_GIVEN MATERIAL_:
------------------------------------------------

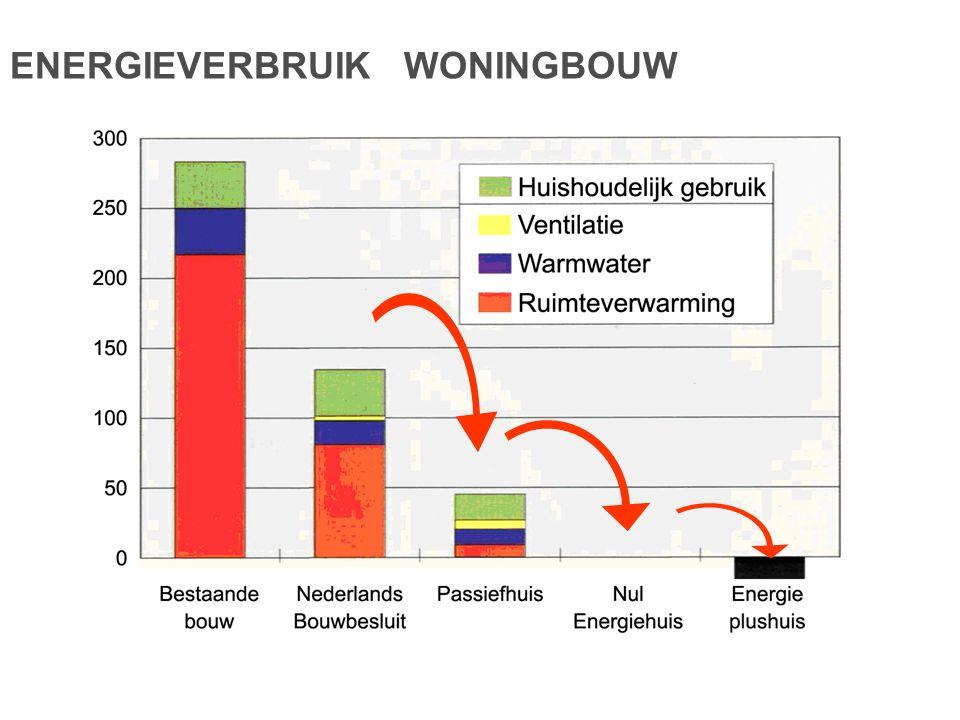 ENERGIEVERBRUIK WONINGBOUW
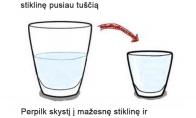 Anti-pesimizmo instrukcija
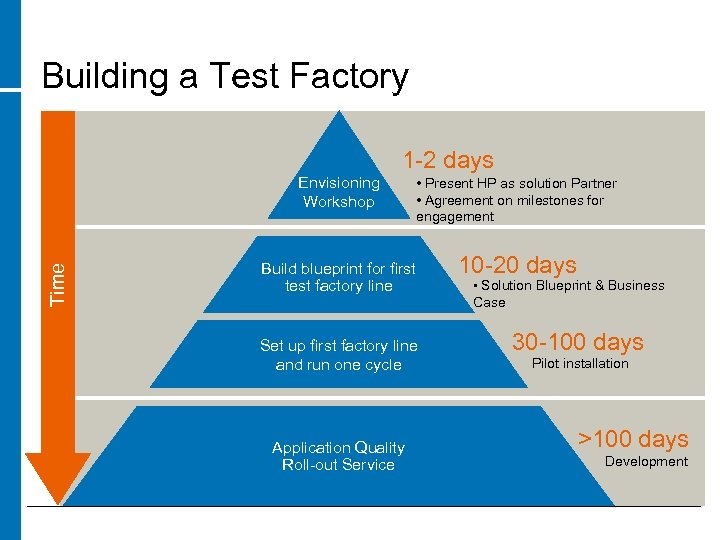 Building a Test Factory 1 -2 days Time Envisioning Workshop • Present HP as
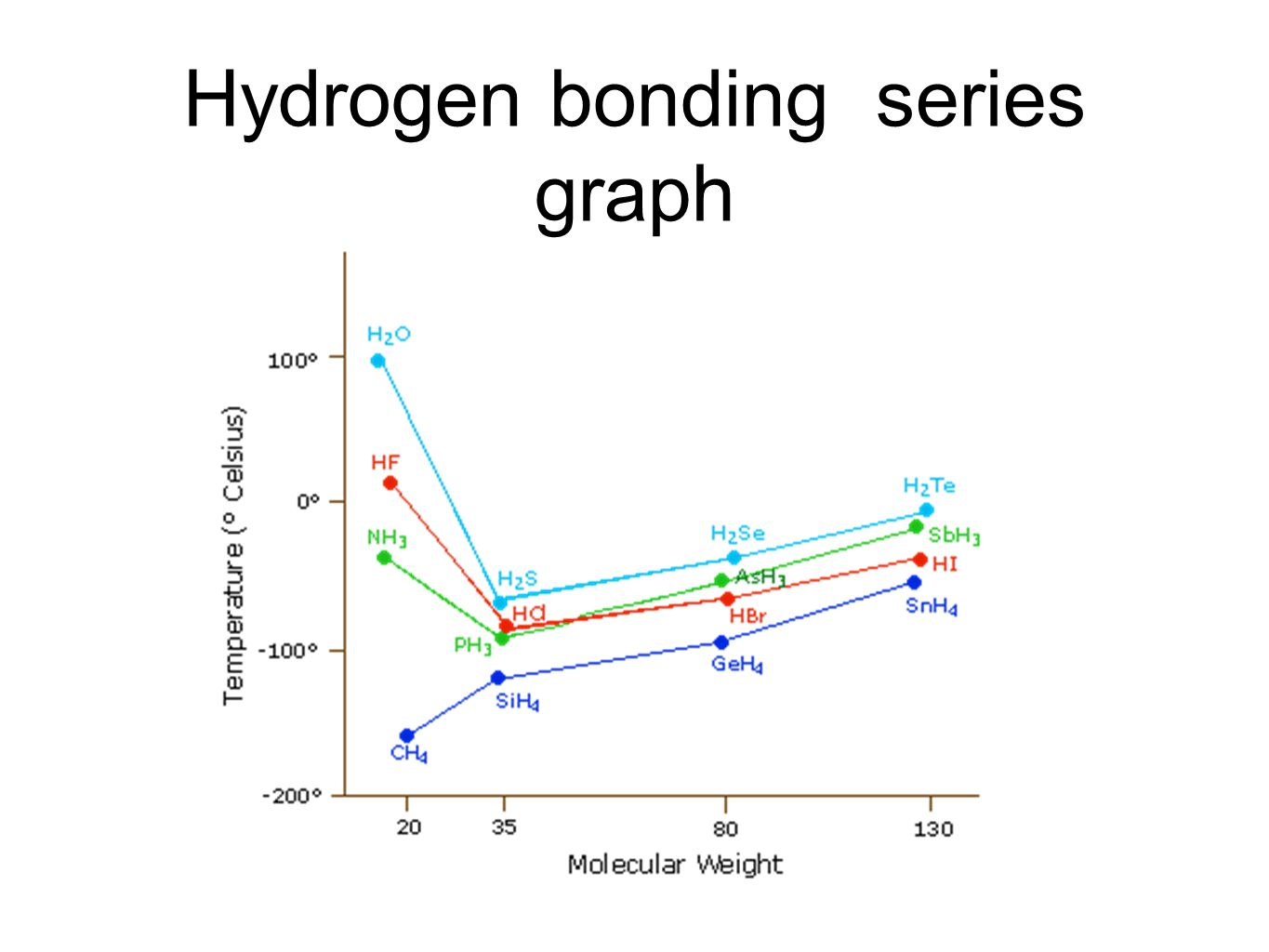 Unit 8 liquids and solutions ppt video online download 16 hydrogen bonding series graph pooptronica Images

------------------------------------------------

_TASK TO COMPLETE_: A word-for-word copy of all the data is required, minus the pictures.

_ANSWER TO THE EXERCISE_:
 ENERGIEVERBRUIK WONINGBOUW
 Anti-pesimizmo instrukcija
 Building a Test Factory 1 -2 days Time Envisioning Workshop • Present HP as
 Unit 8 liquids and solutions ppt video online download 16 hydrogen bonding series graph pooptronica Images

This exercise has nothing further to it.